READING PASSAGE:
BEGIN

- Born: 1954 (age 71–72) Vienna, Austria
- Known for: Homeopathy and Combitube
- Awards: Lifetime Achievement Award, Society for Airway Management (2011)
- Scientific career
- Fields: Homeopathy
- Workplaces: Medical University of Vienna

= Michael Frass =

Austrian medicine specialist for internal medicine

Michael Frass (born 1954) is an Austrian medicine specialist for internal medicine and professor at the Medical University of Vienna (MUW). He is known for his work on homeopathy.

== Biography ==
He is First Chairman of the Scientific Society for Homeopathy (WissHom), founded in 2010, president of the Umbrella organization of Austrian Doctors for Holistic Medicine, since 2002 and since 1994 Vicepresident of the Doctors Association for Classical Homeopathy.

== Homoeopathic research ==
A major interest of Frass is homeopathy. He has published several papers on this subject.

=== Article in the Oncologist ===
In 2020 Frass was the corresponding author of an article in the medical journal The Oncologist which concluded that additional homoeopathic treatment improves quality of life and survival rates in patients with non‐small cell lung cancer (NSCLC). The results of the article were discussed outside of academic circles, for example in the Wiener Zeitung. After criticism (for example from the Informationsnetzwerk Homöopathie), the Austrian Agency for Scientific Integrity (Österreichische Agentur für wissenschaftliche Integrität) concluded that the article contains data manipulation and forgery. The Oncologist released an expression of concern in 2022 and retracted the article in November 2025.

END

PROBLEM 1:
Please quote the Michael Frass page word for word, starting at "- Born: 1954" and ending at "Airway Management (2011)".
PROBLEM 2:
According to the Michael Frass page, when did The Oncologist retract the 2020 article?

INPUT DATA:
BEGIN

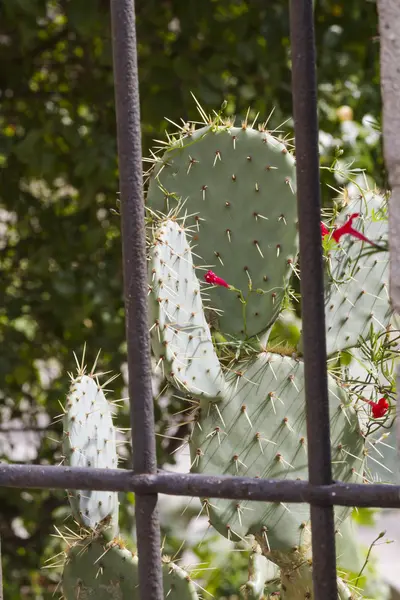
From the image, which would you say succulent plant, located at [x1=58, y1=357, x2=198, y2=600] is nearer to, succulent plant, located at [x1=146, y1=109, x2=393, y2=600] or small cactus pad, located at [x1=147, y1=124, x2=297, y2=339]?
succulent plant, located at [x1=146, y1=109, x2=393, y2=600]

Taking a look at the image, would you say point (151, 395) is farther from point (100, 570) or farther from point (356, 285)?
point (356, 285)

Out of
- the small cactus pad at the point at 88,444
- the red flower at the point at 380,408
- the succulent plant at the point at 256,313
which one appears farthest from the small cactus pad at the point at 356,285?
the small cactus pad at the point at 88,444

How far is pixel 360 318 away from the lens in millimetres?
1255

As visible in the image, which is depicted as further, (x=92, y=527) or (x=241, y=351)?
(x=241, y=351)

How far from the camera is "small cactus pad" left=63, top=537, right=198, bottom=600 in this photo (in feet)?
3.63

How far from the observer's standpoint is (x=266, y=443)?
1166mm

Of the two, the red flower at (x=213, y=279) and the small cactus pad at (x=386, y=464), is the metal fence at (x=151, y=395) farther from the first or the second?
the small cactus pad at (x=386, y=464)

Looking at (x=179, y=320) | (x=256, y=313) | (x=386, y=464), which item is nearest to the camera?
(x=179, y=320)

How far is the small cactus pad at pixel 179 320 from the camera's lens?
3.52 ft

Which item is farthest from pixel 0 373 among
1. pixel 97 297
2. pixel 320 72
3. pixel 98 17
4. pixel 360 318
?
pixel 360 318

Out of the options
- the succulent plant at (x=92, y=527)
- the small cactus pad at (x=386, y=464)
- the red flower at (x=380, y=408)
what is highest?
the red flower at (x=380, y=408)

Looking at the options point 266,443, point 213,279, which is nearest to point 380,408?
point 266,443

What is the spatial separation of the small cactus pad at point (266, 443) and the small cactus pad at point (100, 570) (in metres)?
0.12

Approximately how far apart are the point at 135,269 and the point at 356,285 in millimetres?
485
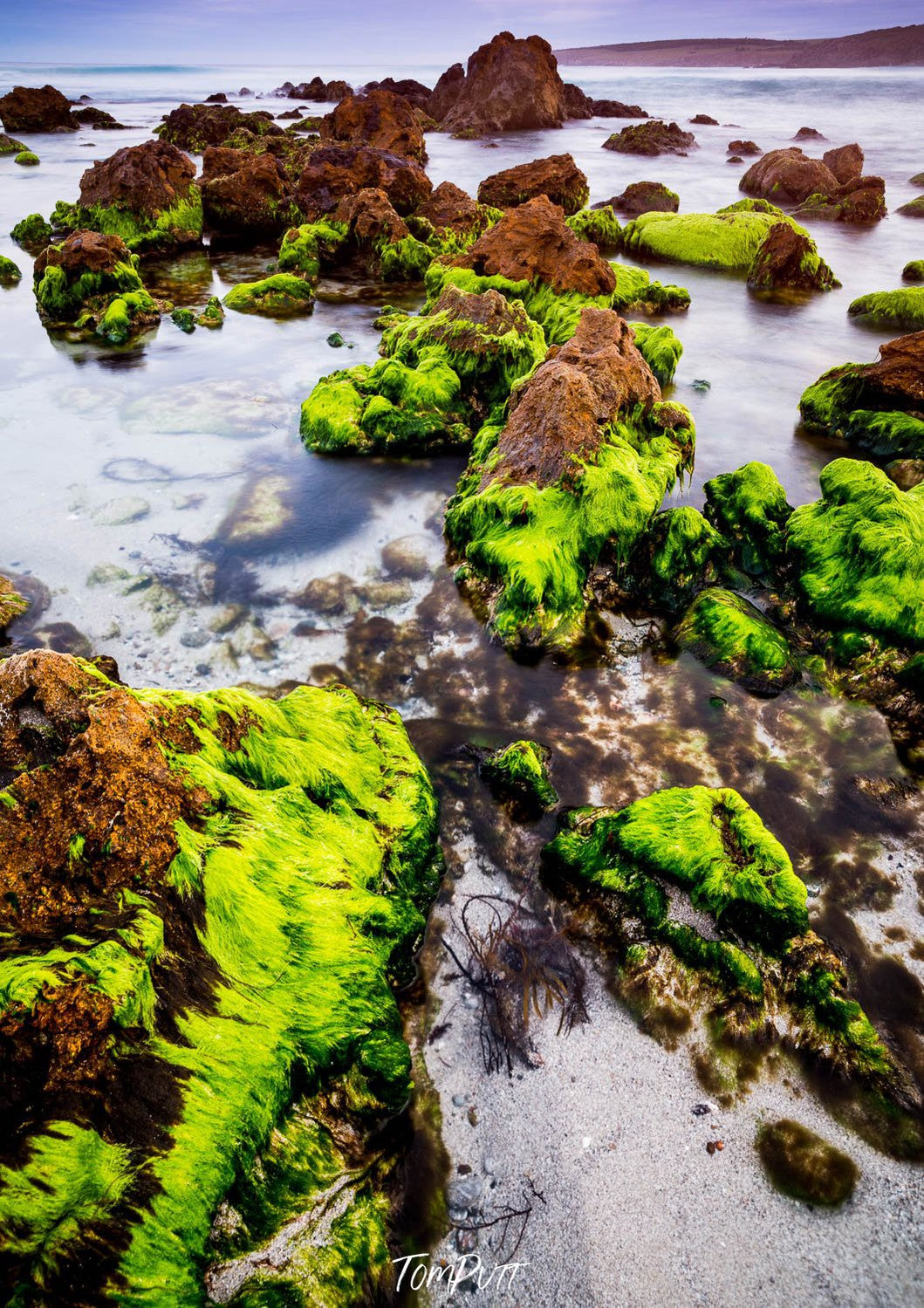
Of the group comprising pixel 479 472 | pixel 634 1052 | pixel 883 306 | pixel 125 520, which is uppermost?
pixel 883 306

END

ANSWER 1:
- Born: 1954 (age 71–72) Vienna, Austria
- Known for: Homeopathy and Combitube
- Awards: Lifetime Achievement Award, Society for Airway Management (2011)

ANSWER 2:
November 2025